All Products
Search
Document Center

Elastic High Performance Computing:Use HPL to test the FLOPS of an E-HPC cluster

Last Updated:Jun 06, 2023

This topic describes how to use High-Performance Linpack (HPL) to test the floating-point operations per second (FLOPS) of an Elastic High Performance Computing (E-HPC) cluster.

Background information

HPL is a benchmark that is used to test the FLOPS of high-performance computing clusters. HPL can evaluate the floating-point computing power of high-performance computing clusters. The evaluation is based on a test for solving dense linear unary equations of Nth degree by using Gaussian elimination.

The peak FLOPS is the number of floating-point operations that a computer can perform per second. The peak FLOPS can be divided into two types, theoretical peak FLOPS and actual peak FLOPS. The theoretical peak FLOPS is the number of floating-point operations that a computer can theoretically perform per second. The theoretical peak FLOPS is determined by the clock speed of the CPU. The theoretical peak FLOPS is calculated by using the following formula: Theoretical peak FLOPS = Clock speed of the CPU × Number of CPU cores × Number of floating-point operations that the CPU performs per cycle. This topic describes how to test the actual peak FLOPS by using HPL.

Preparations

  1. Create an E-HPC cluster. For more information, see Create a cluster by using the wizard.

    Configure the following parameters.

    Parameter

    Description

    Hardware settings

    Deploy a tiny cluster with one management node and one compute node. The management node and compute node must have the following specifications:

    • Management node: The management node must be an ecs.c7.large Elastic Compute Service (ECS) instance that has 2 vCPUs and 4 GiB of memory.

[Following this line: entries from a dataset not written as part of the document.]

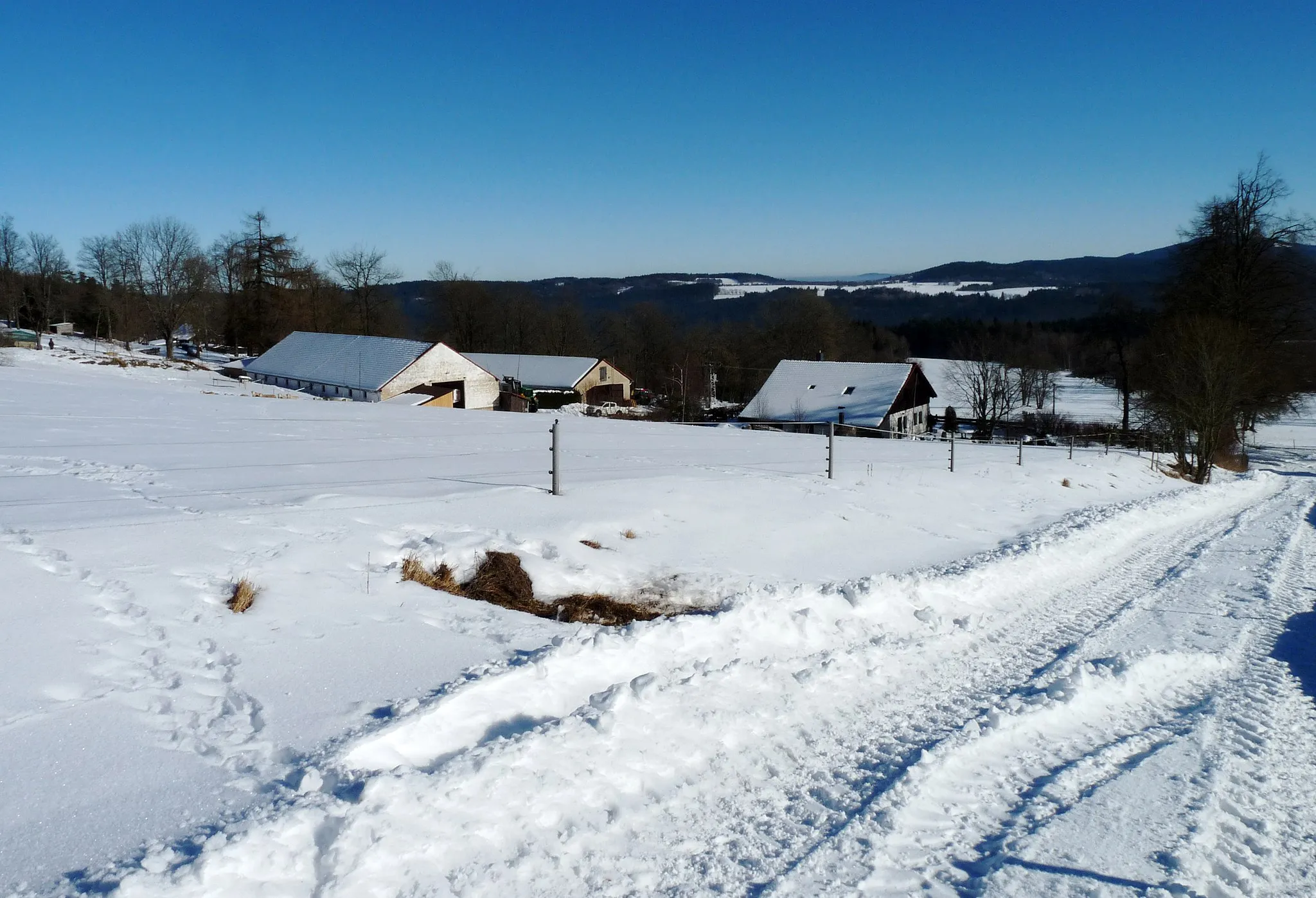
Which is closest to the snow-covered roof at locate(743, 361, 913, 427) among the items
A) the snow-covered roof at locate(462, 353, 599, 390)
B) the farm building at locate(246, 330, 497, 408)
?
the farm building at locate(246, 330, 497, 408)

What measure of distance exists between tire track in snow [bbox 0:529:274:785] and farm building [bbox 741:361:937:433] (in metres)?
44.0

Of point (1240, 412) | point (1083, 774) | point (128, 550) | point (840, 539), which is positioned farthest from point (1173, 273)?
point (128, 550)

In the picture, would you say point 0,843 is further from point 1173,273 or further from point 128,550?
point 1173,273

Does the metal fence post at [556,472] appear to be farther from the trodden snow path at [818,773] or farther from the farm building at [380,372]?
the farm building at [380,372]

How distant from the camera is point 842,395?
5019 centimetres

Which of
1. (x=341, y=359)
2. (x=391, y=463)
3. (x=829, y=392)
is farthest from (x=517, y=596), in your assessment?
(x=829, y=392)

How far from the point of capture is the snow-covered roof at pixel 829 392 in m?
48.7

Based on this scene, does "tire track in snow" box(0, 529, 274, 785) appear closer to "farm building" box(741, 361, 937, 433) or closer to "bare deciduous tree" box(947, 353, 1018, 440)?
"farm building" box(741, 361, 937, 433)

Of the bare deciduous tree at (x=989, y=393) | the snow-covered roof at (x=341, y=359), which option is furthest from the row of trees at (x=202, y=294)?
the bare deciduous tree at (x=989, y=393)

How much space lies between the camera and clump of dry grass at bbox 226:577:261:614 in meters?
6.07

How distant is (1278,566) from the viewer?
475 inches

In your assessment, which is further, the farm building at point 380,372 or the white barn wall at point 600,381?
the white barn wall at point 600,381

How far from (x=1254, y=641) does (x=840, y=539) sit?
4.42m

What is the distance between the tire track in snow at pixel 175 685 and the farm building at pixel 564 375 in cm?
5903
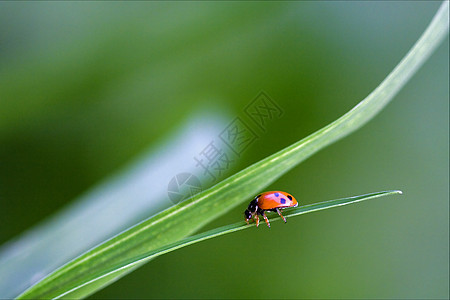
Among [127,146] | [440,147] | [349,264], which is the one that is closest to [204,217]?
[127,146]

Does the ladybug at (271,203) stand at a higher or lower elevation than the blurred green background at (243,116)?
lower

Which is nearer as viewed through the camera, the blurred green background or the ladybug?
the ladybug

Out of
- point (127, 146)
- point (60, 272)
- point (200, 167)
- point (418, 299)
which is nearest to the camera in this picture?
point (60, 272)

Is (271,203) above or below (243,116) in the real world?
below

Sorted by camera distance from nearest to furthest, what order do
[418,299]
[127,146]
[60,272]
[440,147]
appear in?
1. [60,272]
2. [127,146]
3. [418,299]
4. [440,147]

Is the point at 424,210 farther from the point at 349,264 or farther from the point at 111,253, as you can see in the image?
the point at 111,253

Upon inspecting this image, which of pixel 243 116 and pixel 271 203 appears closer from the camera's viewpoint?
pixel 271 203

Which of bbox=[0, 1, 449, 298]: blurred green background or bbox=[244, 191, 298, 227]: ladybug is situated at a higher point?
bbox=[0, 1, 449, 298]: blurred green background

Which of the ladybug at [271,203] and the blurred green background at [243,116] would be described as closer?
the ladybug at [271,203]
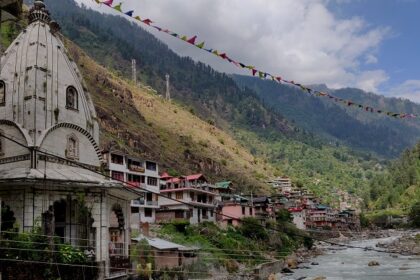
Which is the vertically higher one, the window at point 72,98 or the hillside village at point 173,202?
the window at point 72,98

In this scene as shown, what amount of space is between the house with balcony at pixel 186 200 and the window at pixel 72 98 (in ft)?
106

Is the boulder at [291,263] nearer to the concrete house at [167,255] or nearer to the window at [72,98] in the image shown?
the concrete house at [167,255]

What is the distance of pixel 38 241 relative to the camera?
22.0 meters

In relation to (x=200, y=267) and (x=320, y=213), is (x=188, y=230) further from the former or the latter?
(x=320, y=213)

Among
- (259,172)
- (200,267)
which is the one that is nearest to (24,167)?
(200,267)

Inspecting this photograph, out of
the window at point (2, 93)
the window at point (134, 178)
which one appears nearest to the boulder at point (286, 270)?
the window at point (134, 178)

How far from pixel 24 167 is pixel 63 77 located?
5.31 meters

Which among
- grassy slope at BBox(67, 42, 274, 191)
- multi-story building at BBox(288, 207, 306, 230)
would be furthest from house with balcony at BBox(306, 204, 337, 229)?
grassy slope at BBox(67, 42, 274, 191)

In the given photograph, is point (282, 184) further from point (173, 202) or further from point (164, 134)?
point (173, 202)

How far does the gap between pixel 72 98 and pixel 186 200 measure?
37319 millimetres

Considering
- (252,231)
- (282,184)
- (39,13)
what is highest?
(282,184)

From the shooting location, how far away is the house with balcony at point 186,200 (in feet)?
200

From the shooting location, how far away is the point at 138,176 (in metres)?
59.4

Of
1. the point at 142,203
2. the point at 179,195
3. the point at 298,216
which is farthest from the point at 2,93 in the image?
the point at 298,216
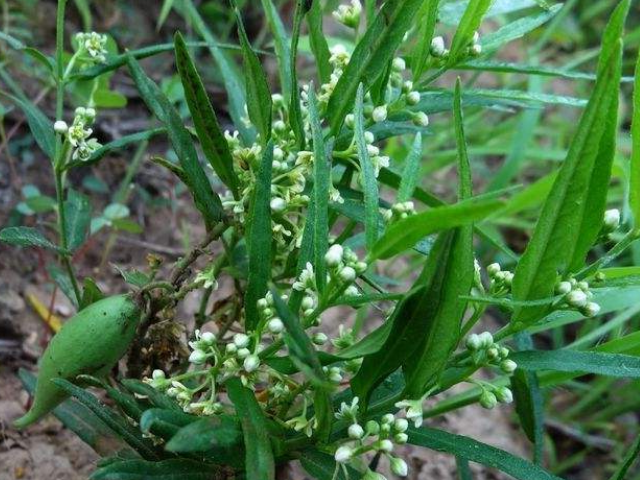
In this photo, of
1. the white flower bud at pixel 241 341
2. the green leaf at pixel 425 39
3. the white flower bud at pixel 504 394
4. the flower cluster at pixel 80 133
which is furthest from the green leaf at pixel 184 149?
the white flower bud at pixel 504 394

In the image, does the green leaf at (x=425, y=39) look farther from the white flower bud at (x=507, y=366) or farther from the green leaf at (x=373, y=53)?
the white flower bud at (x=507, y=366)

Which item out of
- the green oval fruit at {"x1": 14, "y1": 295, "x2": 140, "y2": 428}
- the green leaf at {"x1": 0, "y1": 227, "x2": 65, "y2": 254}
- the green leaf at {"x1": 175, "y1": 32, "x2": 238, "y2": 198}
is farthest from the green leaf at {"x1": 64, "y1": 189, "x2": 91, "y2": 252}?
the green leaf at {"x1": 175, "y1": 32, "x2": 238, "y2": 198}

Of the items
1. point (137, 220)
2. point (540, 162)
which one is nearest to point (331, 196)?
point (137, 220)

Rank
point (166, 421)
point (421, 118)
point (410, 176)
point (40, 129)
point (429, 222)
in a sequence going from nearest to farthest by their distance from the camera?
point (429, 222) → point (166, 421) → point (410, 176) → point (421, 118) → point (40, 129)

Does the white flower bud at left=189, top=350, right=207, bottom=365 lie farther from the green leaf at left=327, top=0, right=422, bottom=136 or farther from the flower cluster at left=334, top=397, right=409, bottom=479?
the green leaf at left=327, top=0, right=422, bottom=136

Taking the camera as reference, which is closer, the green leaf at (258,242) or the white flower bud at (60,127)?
the green leaf at (258,242)

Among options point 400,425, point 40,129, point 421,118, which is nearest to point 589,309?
point 400,425

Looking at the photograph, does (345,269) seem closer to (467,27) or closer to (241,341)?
(241,341)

    • Compute node: The compute node must be an ecs.ebmc5s.24xlarge ECS instance that has 96 vCPUs and 192 GiB of memory.

    Software settings

    Deploy a CentOS 7.6 public image and the PBS scheduler.

  2. Create a cluster user. For more information, see Create a user.

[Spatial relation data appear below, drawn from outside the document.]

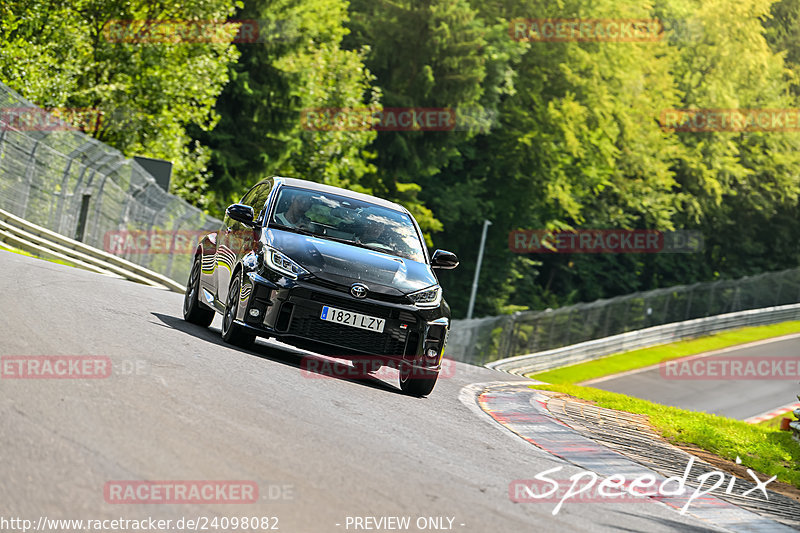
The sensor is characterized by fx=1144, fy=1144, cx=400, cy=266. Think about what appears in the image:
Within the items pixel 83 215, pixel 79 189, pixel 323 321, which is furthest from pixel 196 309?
pixel 83 215

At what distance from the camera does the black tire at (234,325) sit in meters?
10.7

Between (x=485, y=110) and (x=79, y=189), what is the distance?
31877mm

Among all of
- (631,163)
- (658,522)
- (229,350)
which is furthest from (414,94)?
(658,522)

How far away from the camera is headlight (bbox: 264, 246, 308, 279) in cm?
1022

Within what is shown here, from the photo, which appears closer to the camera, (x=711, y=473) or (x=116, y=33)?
(x=711, y=473)

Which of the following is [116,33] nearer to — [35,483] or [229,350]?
[229,350]

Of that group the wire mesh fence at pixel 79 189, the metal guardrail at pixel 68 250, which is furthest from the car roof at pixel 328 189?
the wire mesh fence at pixel 79 189

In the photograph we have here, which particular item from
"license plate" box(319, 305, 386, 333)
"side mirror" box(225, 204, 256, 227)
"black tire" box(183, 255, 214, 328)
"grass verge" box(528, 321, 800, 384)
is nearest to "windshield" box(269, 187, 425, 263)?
"side mirror" box(225, 204, 256, 227)

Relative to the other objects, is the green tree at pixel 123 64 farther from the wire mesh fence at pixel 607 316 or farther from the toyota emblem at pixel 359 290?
the toyota emblem at pixel 359 290

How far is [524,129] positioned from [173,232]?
106 feet

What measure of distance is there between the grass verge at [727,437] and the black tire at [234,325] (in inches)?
172

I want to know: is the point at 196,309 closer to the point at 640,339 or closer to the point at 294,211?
the point at 294,211

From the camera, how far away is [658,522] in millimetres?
6926

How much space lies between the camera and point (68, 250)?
22047mm
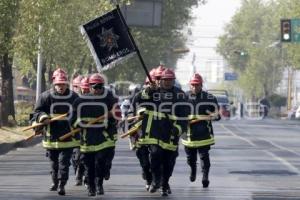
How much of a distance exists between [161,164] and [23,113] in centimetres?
3122

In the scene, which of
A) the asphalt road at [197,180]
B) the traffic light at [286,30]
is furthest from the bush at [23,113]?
the traffic light at [286,30]

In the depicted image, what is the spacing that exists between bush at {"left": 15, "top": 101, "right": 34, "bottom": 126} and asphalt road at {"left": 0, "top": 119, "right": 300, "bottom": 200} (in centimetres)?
1024

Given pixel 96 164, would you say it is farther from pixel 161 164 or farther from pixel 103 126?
pixel 161 164

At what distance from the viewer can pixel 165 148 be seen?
17.0 metres

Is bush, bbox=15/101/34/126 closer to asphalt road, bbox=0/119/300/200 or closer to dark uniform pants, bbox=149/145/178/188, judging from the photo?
asphalt road, bbox=0/119/300/200

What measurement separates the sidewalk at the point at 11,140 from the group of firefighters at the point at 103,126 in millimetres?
11950

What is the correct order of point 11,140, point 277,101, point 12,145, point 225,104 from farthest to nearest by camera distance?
1. point 277,101
2. point 225,104
3. point 11,140
4. point 12,145

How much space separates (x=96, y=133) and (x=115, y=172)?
5162 millimetres

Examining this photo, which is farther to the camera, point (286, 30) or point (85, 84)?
point (286, 30)

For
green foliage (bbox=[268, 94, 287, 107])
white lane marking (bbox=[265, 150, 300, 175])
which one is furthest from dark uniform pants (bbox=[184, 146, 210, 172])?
green foliage (bbox=[268, 94, 287, 107])

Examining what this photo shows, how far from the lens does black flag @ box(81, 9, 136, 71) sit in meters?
17.8

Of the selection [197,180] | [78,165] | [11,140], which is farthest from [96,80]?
[11,140]

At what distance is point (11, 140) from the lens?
3203cm

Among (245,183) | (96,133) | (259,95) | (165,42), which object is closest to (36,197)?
(96,133)
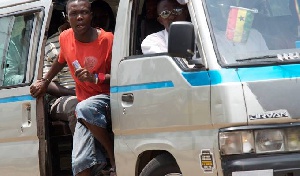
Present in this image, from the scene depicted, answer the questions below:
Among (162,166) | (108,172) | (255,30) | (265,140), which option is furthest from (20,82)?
(265,140)

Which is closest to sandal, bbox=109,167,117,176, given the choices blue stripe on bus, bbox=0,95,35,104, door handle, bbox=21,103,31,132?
door handle, bbox=21,103,31,132

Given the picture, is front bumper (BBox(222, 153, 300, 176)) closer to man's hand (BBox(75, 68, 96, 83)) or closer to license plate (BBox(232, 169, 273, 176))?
license plate (BBox(232, 169, 273, 176))

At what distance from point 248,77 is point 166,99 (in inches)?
28.3

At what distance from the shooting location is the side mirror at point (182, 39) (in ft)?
15.4

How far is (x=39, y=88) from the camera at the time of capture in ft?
20.2

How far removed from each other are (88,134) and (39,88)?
78 cm

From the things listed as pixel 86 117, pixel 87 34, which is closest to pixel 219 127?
Result: pixel 86 117

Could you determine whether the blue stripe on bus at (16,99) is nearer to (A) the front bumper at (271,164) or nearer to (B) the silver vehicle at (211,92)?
(B) the silver vehicle at (211,92)

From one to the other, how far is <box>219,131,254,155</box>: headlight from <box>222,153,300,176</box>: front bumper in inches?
2.2

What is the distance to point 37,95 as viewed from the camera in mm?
6180

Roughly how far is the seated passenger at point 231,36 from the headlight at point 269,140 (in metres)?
0.57

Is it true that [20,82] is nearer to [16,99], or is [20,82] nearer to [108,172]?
[16,99]

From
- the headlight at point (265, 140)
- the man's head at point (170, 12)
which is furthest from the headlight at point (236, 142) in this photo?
the man's head at point (170, 12)

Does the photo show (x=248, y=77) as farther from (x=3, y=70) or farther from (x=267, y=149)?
(x=3, y=70)
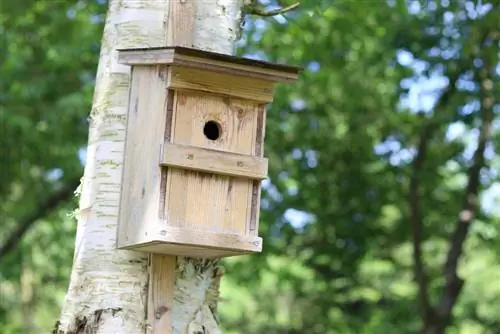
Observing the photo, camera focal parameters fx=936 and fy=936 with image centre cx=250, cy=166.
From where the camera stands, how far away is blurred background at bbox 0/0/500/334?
270 inches

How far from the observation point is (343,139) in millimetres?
8086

    The user is used to log on to the cluster, compile LAMMPS, and submit jobs. In this example, the following information is used to create the user:

    • Username: hpltest

    • User group: sudo permission group

  3. Install software. For more information, see Install software.

    The following software are required:

    • LINPACK 2018

    • Intel MPI 2018

Step 1: Connect to the cluster

Connect to the cluster by using one of the following methods: This example uses testuser as the username. After you connect to the cluster, you are automatically logged on to the /home/hpltest by default.

  • Use an E-HPC client to log on to a cluster

    The scheduler of the cluster must be PBS. Make sure that you have downloaded and installed an E-HPC client and deployed the environment required for the client. For more information, see Deploy an environment for an E-HPC client.

    1. Start and log on to your E-HPC client.

    2. In the left-side navigation pane, click Session Management.

    3. In the upper-right corner of the Session Management page, click terminal to open the Terminal window.

  • Use the E-HPC console to log on to a cluster

    1. Log on to the E-HPC console.

    2. In the upper-left corner of the top navigation bar, select a region.

    3. In the left-side navigation pane, click Cluster.

    4. On the Cluster page, find the cluster and click Connect.

    5. In the Connect panel, enter a username and a password, and click Connect via SSH.

Step 2: Submit a job

  1. Run the following command to create a study file named HPL.dat:

    vim HPL.dat

    The HPL.dat file contains the parameters for running HPL. The following code provides an example of the recommended configuration for running HPL on a single ecs.ebmc5s.24xlarge instance.

    HPLinpack benchmark input file
    Innovative Computing Laboratory, University of Tennessee
    HPL.out      output file name (if any)
    6            device out (6=stdout,7=stderr,file)
    1            # of problems sizes (N)
    143600       Ns  
    1            # of NBs
    384          NBs 
    1            PMAP process mapping (0=Row-,1=Column-major)
    1            # of process grids (P x Q)
    1            Ps  
    1            Qs  
    16.0         threshold
    1            # of panel fact
    2            PFACTs (0=left, 1=Crout, 2=Right)
    1            # of recursive stopping criterium
    2            NBMINs (>= 1)
    1            # of panels in recursion
    2            NDIVs
    1            # of recursive panel fact.
    1            RFACTs (0=left, 1=Crout, 2=Right)
    1            # of broadcast
    0            BCASTs (0=1rg,1=1rM,2=2rg,3=2rM,4=Lng,5=LnM)
    1            # of lookahead depth
    0            DEPTHs (>=0)
    0            SWAP (0=bin-exch,1=long,2=mix)
    1            swapping threshold
    1            L1 in (0=transposed,1=no-transposed) form
    1            U  in (0=transposed,1=no-transposed) form
    0            Equilibration (0=no,1=yes)
    8            memory alignment in double (> 0)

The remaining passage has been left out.